Accessibility links

Zambia’s Former President to Petition High Court over Passport

Zambia's former President Rupiah Banda gestures during the Reuters Africa Investment Summit held in Johannesburg, South, Africa, Mar. 8, 2011.

Zambia's former President Rupiah Banda gestures during the Reuters Africa Investment Summit held in Johannesburg, South, Africa, Mar. 8, 2011.

Attorneys for former Zambian President Rupiah Banda plan to ask the High Court Tuesday to release his passport so he can travel to a conference in South Africa.

“Today, hopefully, we get a hearing before a judge and hopefully the judge will be able to make a decision on the same day due to the urgency of the matter,” said attorney Sakwiba Sikota.

A lower court referred the case to the High Court Monday after the government argued that it did not have jurisdiction over Banda’s petition.

Banda’s passport was confiscated by the government’s Joint Investigations Team, which recently charged him with graft. Some officials of the administration are against the release of the passport after saying the former leader is a flight risk.

Sikota says he is hopeful the High Court will grant Banda’s passport request so he can take part in the 2013 African Presidential Roundtable. The conference is scheduled to begin Wednesday in neighboring South Africa.

“We are going to petition the High Court for them to facilitate for the travel of our client,” said Sikota. “We have also prepared a certificate of urgency, which should then be considered, so that the matter can be heard expeditiously, and we are hoping that it could be heard today. And that the ruling can be made one way or another on the matter because the issues are not that complex in terms of argument.”

Banda is scheduled to make a presentation at the conference about the role western countries can play to help strengthen electoral processes in Africa, as well as the contribution Africa’s current leaders can make to ensure the continent’s stability and democracy.

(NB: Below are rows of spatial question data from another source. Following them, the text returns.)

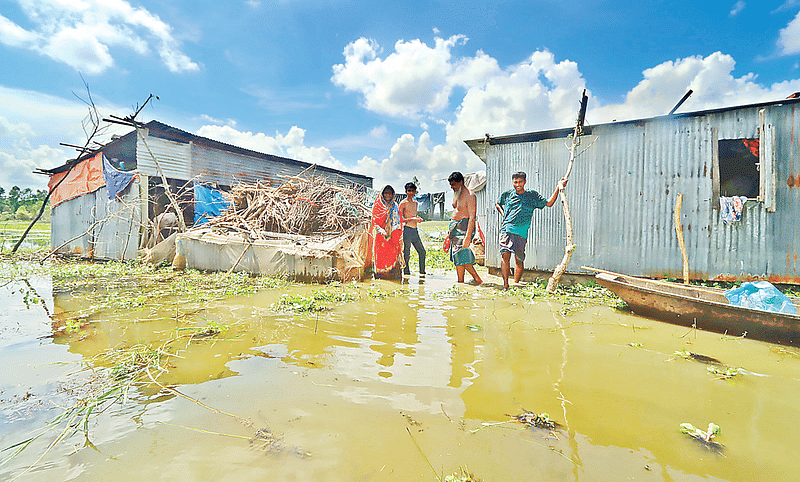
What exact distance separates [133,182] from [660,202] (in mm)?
13327

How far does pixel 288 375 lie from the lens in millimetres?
2676

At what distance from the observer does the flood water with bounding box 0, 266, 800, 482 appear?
5.53 feet

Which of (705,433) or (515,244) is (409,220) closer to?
(515,244)

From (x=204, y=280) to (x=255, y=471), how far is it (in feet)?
20.4

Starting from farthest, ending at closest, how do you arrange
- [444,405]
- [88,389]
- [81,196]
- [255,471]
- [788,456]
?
[81,196]
[88,389]
[444,405]
[788,456]
[255,471]

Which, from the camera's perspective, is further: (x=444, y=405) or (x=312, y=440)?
(x=444, y=405)

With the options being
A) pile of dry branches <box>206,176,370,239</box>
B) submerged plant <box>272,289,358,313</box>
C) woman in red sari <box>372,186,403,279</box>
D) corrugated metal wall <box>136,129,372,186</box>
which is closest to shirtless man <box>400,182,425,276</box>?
woman in red sari <box>372,186,403,279</box>

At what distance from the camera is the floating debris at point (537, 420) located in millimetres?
1995

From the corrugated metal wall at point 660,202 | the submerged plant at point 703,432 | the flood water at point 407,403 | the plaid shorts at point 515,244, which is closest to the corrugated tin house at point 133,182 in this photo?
the plaid shorts at point 515,244

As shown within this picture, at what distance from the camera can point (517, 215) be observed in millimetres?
6375

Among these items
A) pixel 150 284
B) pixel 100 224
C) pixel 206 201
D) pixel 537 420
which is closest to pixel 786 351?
pixel 537 420

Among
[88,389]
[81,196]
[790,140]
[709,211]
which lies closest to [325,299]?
[88,389]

Sikota disagreed with the notion that the former president would be a flight risk if granted his passport. He says Banda has faith in the judicial system in spite of the government’s suspicions.

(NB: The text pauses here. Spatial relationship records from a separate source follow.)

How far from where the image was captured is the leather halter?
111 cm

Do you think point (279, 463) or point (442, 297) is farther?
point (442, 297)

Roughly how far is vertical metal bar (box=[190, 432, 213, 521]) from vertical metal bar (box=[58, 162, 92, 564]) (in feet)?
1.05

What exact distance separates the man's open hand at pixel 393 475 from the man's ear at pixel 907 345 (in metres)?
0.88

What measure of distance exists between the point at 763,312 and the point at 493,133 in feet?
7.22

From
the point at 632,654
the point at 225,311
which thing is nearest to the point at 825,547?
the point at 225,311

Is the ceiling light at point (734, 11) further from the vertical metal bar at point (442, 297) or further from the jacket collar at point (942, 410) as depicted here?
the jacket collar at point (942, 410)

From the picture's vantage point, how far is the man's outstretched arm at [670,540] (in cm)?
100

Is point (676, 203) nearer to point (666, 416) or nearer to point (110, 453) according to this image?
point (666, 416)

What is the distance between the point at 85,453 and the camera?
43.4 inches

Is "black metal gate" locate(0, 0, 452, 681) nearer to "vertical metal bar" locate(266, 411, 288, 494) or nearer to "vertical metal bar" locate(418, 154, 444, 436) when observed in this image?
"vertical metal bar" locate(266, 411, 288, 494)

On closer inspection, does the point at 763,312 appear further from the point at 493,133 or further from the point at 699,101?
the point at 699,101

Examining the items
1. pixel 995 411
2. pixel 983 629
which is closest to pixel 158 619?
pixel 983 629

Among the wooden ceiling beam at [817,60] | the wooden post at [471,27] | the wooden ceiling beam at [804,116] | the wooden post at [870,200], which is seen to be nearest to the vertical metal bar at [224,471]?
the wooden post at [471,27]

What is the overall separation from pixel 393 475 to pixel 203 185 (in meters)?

Sikota says the administration has yet to present its concern about Banda’s travel arrangements.

“They didn’t put in an affidavit in opposition to our application this morning. So we don’t know what the real reasons are,” Sikota said. “What we do know is what has been said outside the courtroom by the various political leaders. So we are waiting if they are going to bring that up [today] for us to be able to counter that.”

All former heads of state and government in Africa have been invited to participate in the presidential roundtable under the theme, “The Cost of Democracy.”

Meanwhile, Banda’s deputy administrative assistant, Kennedy Limwanya, says the U.S-based Boston University African Presidential Centre has sent two return air tickets to enable the former president to travel to South Africa for the conference.